We must not forget that the practice of yoga is about dissolving the ego. In today’s instagram world, it is hard to judge whether by posting advanced asanas we are actually dissolving or elevating our ego. Sometimes the difference between elevating and dissolving ego is very obvious. For example: yogi #1 posted an advanced asana with a google-searched random #inspiring quote. Yogi #2 posted an advanced asana to educate the people about the benefits of that particular asana. We can roughly see the difference. Yeah, maybe yogi #1 is more elevated in their ego than yogi #2. Yet, in the end it is very hard to judge what is the intention of the yogi #2 when they posted the benefits of the asana. Is it for people to know and experience these benefits? Or is it to show people how knowledgeable they are in yoga? Only the person who posted the picture know what is their true intention and whether they actually progress in their yoga practice. Another example would be when a yogi posted an advanced asana telling the technique of the asana, how they worked very hard non-stop with the best teacher/trainer in perfecting that asana and how they want to inspire others to do the same. Sounds like they have the humble intention to inspire others? Look again. When they showed how hard they had to work to finally be able to perfect that asana, are they elevating or dissolving the ego? Asana progress is not equal to yoga progress. When we progress in our asana but our ego is even more inflated, we are actually regressing spiritually in our yoga practice.
Yes, asana is important because it is one of the eight limbs of yoga. But asana for the sake of asana itself is meaningless and actually rather harmful for our mental and spiritual development. Imagine spending hours trying to take a picture of what is considered as a ‘perfect’ yoga pose that we rarely even do in our daily practice and end up failing to meet our own expectations. We will feel frustrated, useless and discouraged in our practice. We might hate ourselves or blame the circumstances when we can’t we do the pose. We will become very self-conscious. Bla bla bla. This is the recipe for disaster! What can we do instead to spend the same amount of time? Let’s say we spend few minutes or so taking the pictures, laugh at the pictures when we appear to have weird facial expressions in those pictures, post the pictures, let go of any expectation from others and spend the remaining time to enjoy life.
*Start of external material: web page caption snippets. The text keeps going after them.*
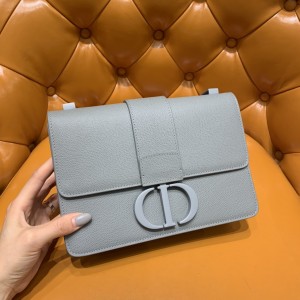 몽테인백 (24*17*6cm)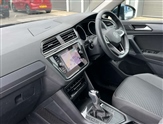 Volkswagen Tiguan Image 2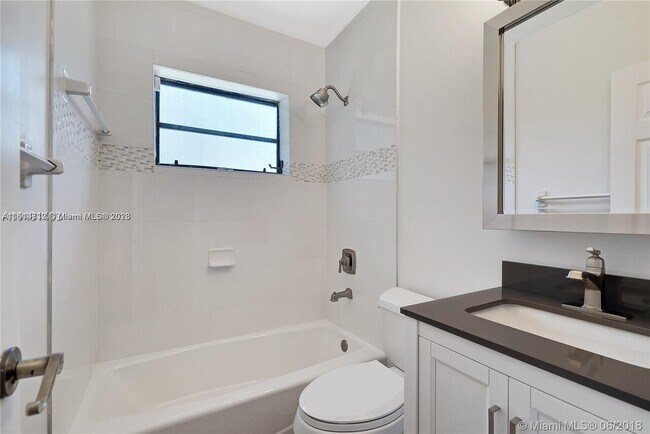 Building Photo - $3,300 16970 SW 303rd St
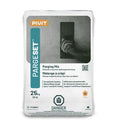 PIVIT-Parging Mix (25kg)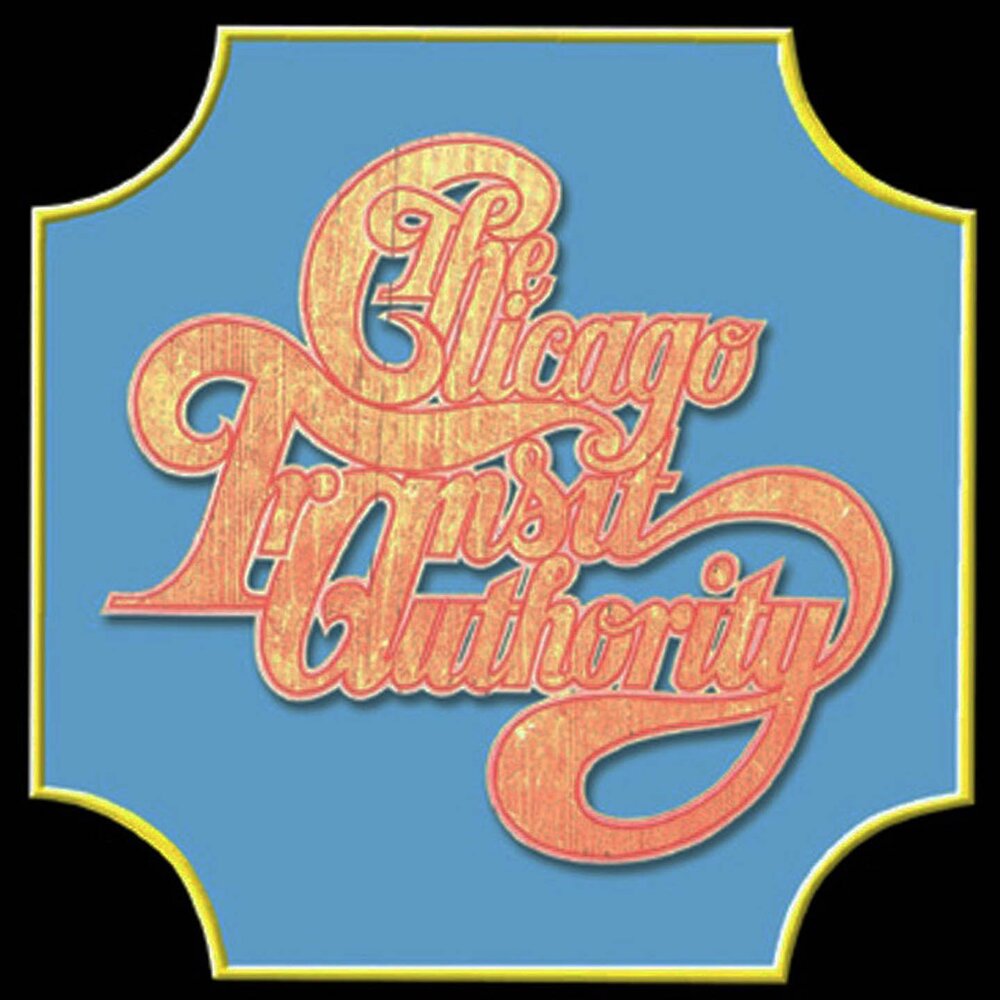 Chicago альбом Chicago Transit Authority слушать онлайн бесплатно на Яндекс...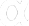 Логотип компании АльфаПроСтудио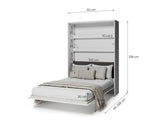 Furniture set 686473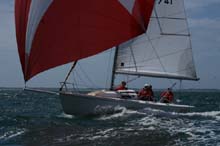 2007_0706_152830AB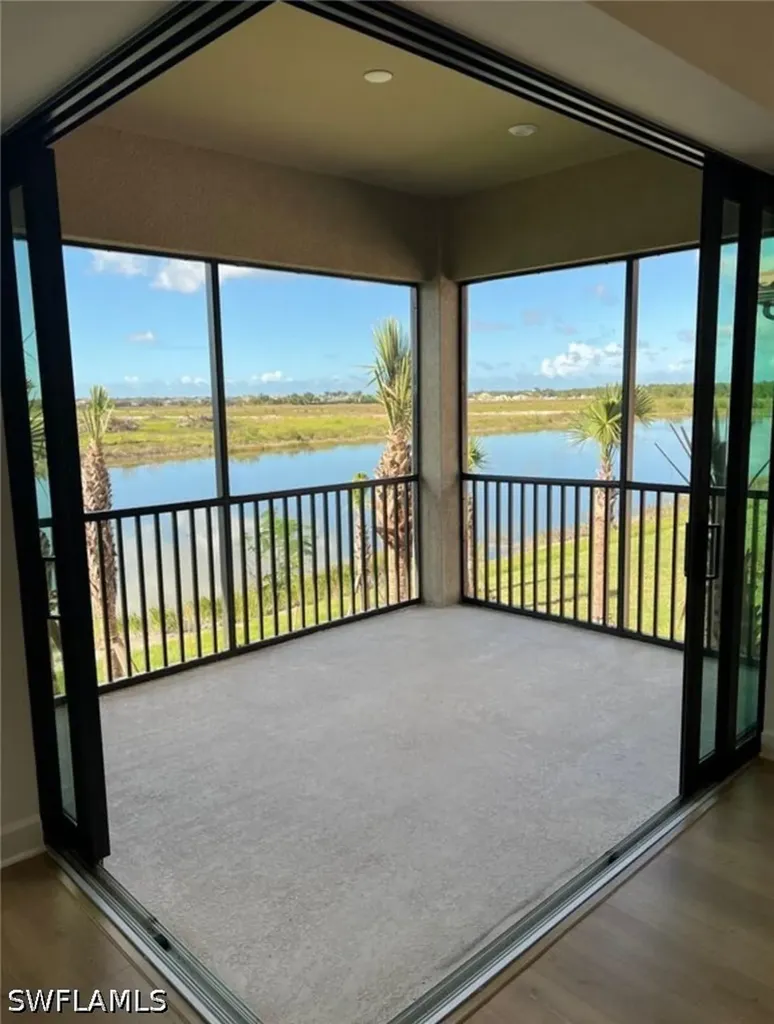 15257 Zeno Way Naples FL 34114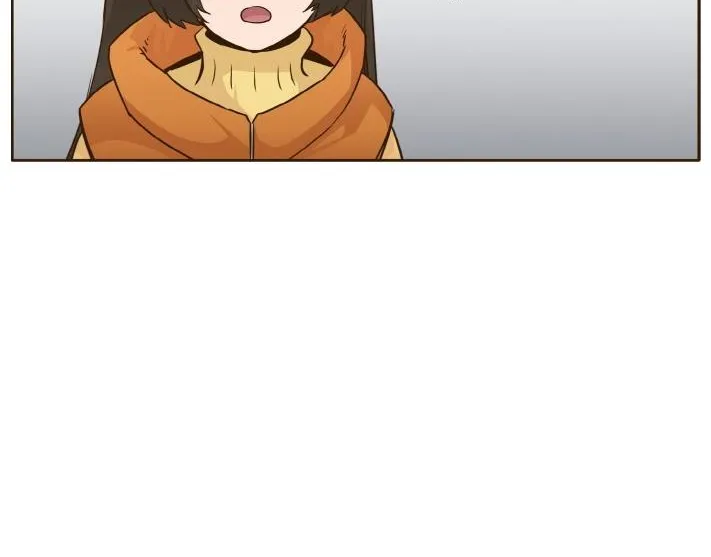Chapter 41 — page 76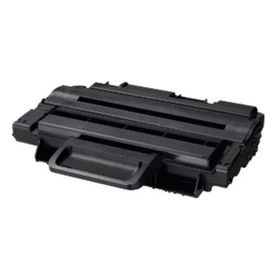Samsung ML-2851NP Muadil Toner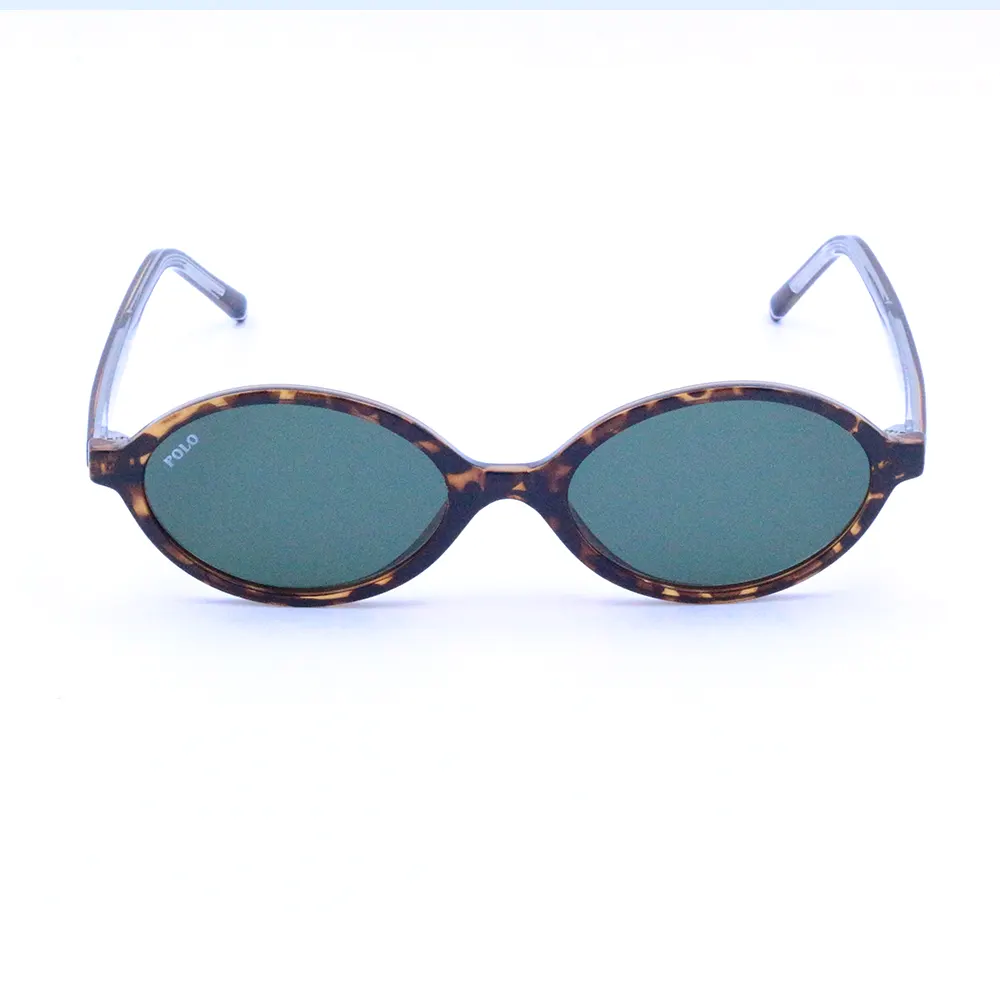 Polo Village PV6014 C5 Unisex Güneş Gözlüğü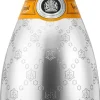 Champagne|Mousserend|Veuve Clicquot Veuve Clicquot Rich Jeroboam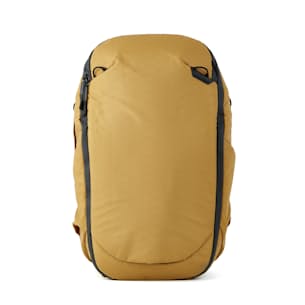 Huckberry x Peak Design - X-Pac Travel Backpack 30L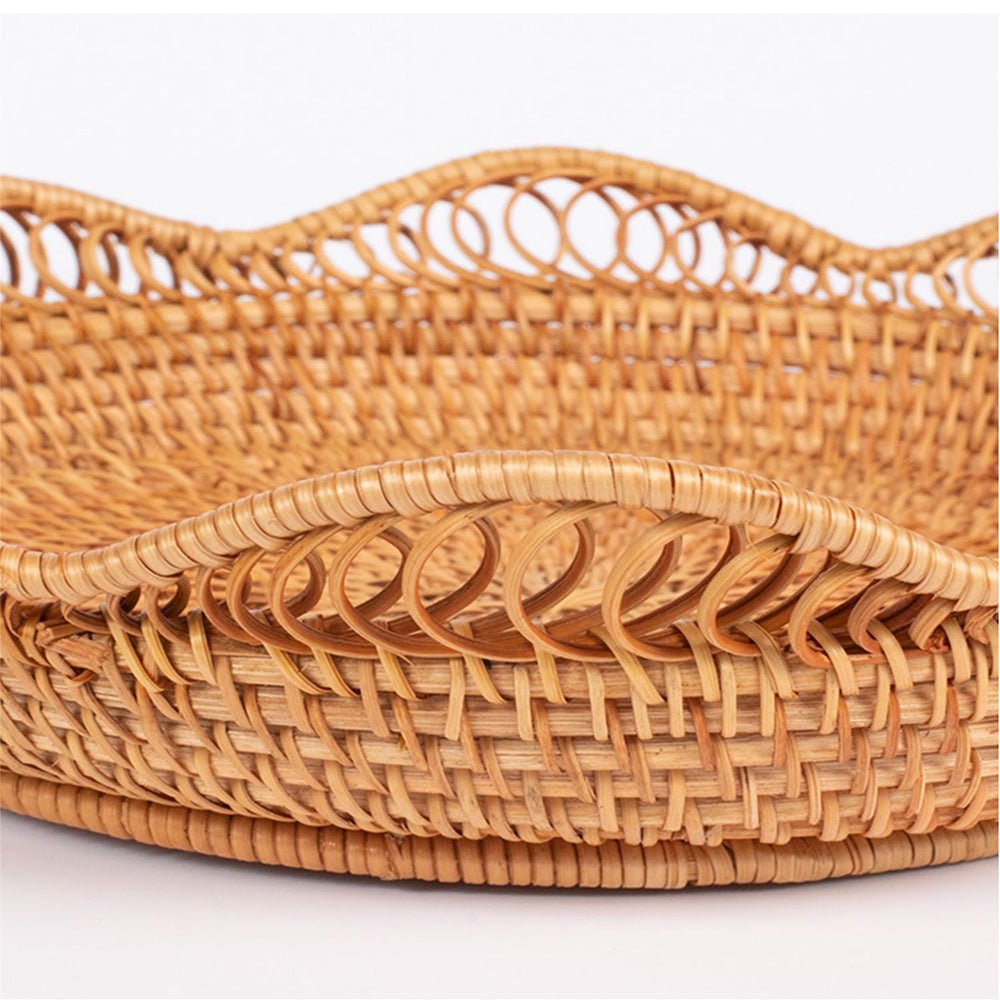 rattan for basket weaving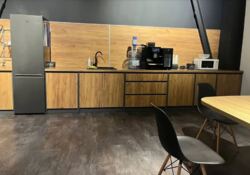 Оренда офісного приміщення в р-ні Вишенька! 700 кв.м. фото 6 Оренда офісного приміщення в р-ні Вишенька! 700 кв.м. фото 6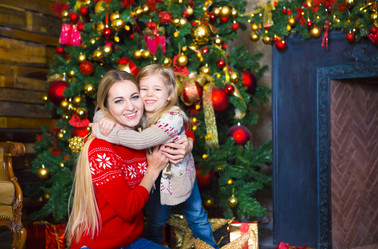 Similar image 11929248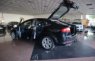 FORD MONDEO 2.0 TURBO DIESEL CON 5 PUERTAS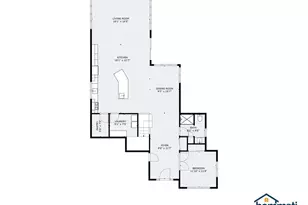 1 Pershing Blvd, Lavallette, NJ 08735 - Photo 56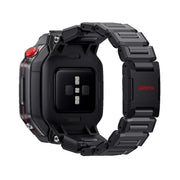 HUAWEI WATCH KIDS X1 Pro Smart Wearable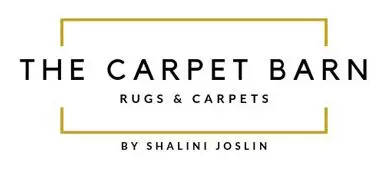 Website Hosting Services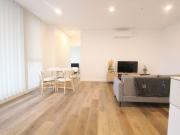 Walk to All Amenities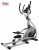 Эллиптический тренажер BH Fitness TFC 19 Dual G855 Эллиптический тренажер BH Fitness TFC 19 Dual G855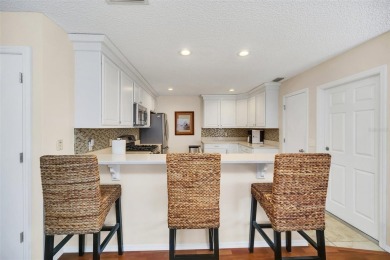 Price improvement ! This move in ready Vineyard model villa is on Nancy Lopez Legacy Golf and Country Club in Florida - for sale on GolfHomes.com, golf home, golf lot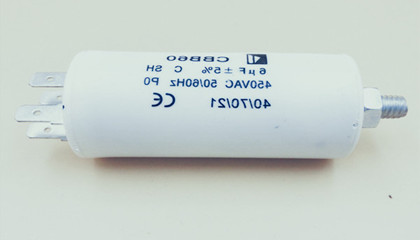 采購CBB65電容器需注意哪些技術參數(shù)和細節(jié)？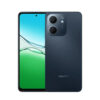 OPPO A5X 4GB 64GB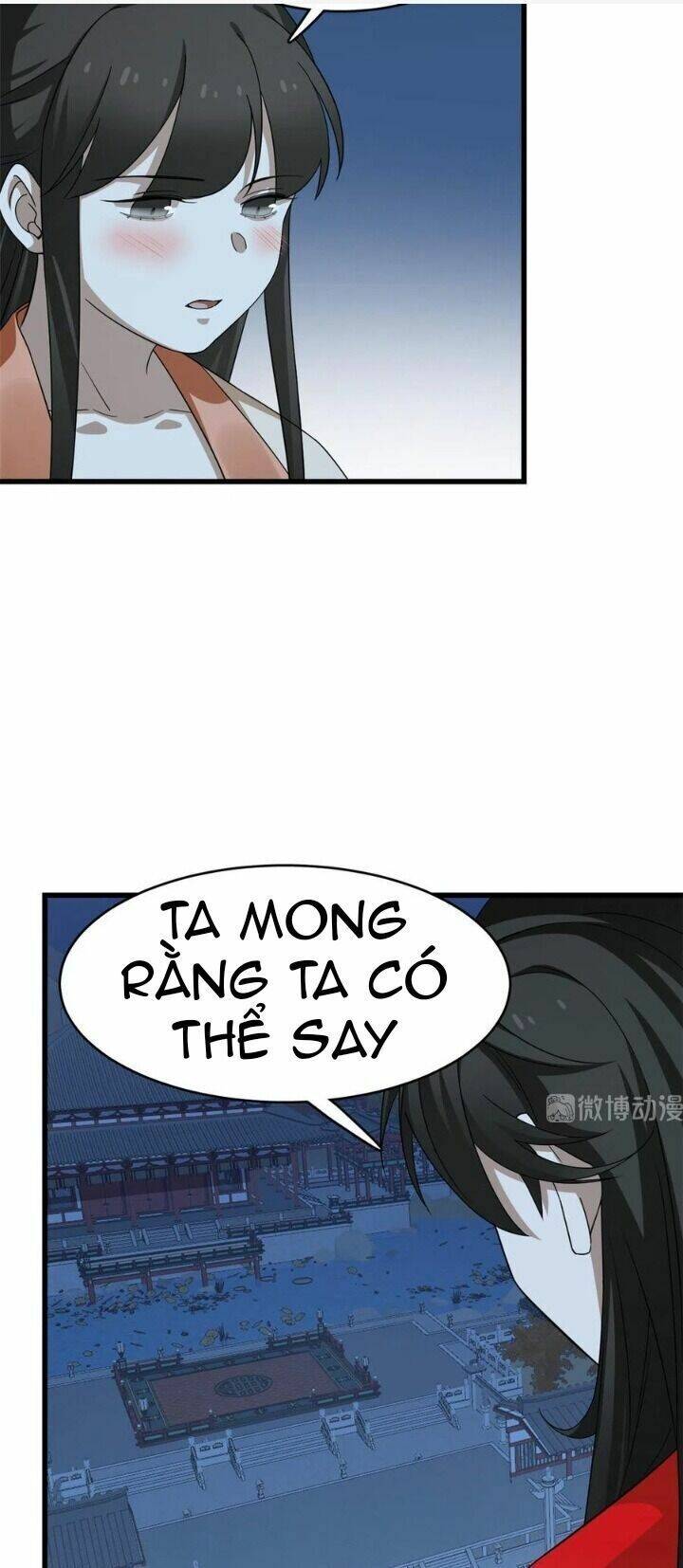 Độc Bộ Thiên Hạ: Đặc Công Thần Y Chapter 283 - 13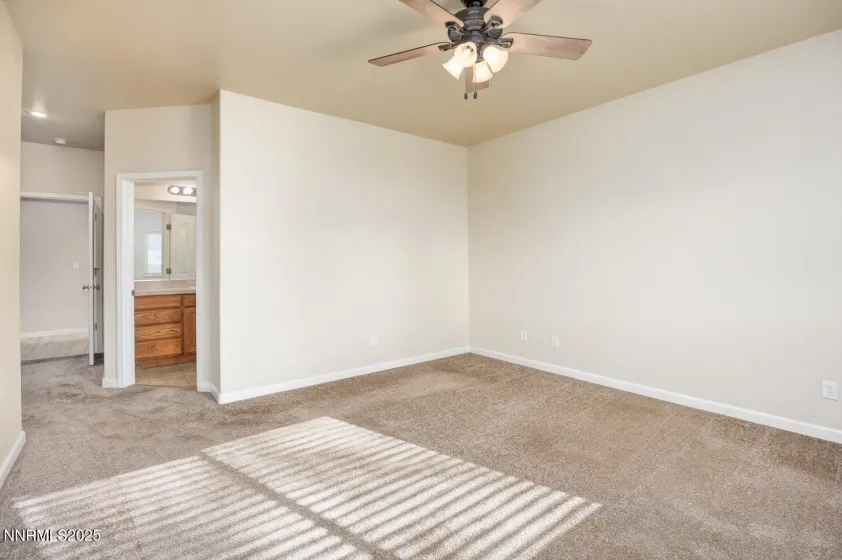 365 Richards, Fallon, Nevada 89406, 3 Bedrooms Bedrooms, ,2 BathroomsBathrooms,Residential,Residential,Richards,250058566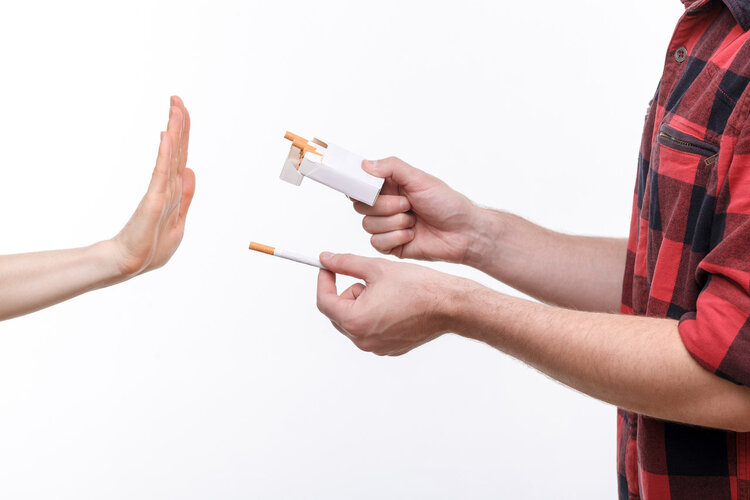 叶酸|为何中国脑梗越来越多，美国却在减少？做好这3点比补叶酸更重要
…we have to be real. We have to be true to ourselves and others. We have to really show what goes on in the practice.
I am not against posting the journey of progressing in advanced asanas and inspire others. In fact, I very much support this. But we have to be real. We have to be true to ourselves and others. We have to really show what goes on in the practice. We have to be aware and tell the not-so-cool sides of practicing the asanas: the falling, the frustration, the expectations, the rare occasions that we can hold the pose longer, the occasional giving ups, and finally the surrender. Indeed, it is hard to dissolve the ego in this instagram world. But it is not impossible. Yes, we have to constantly ask ourselves when we want to post something: “Do I add value to enriching people’s knowledge and experience of yoga? Am I secretly elevating my ego by posting this?”
We have the power to contain and dissolve our ego. It is in, not beyond, our ability to liberate our mind from its own prison of expectations, plans, emotions and judgements. Whether we want or not is the question.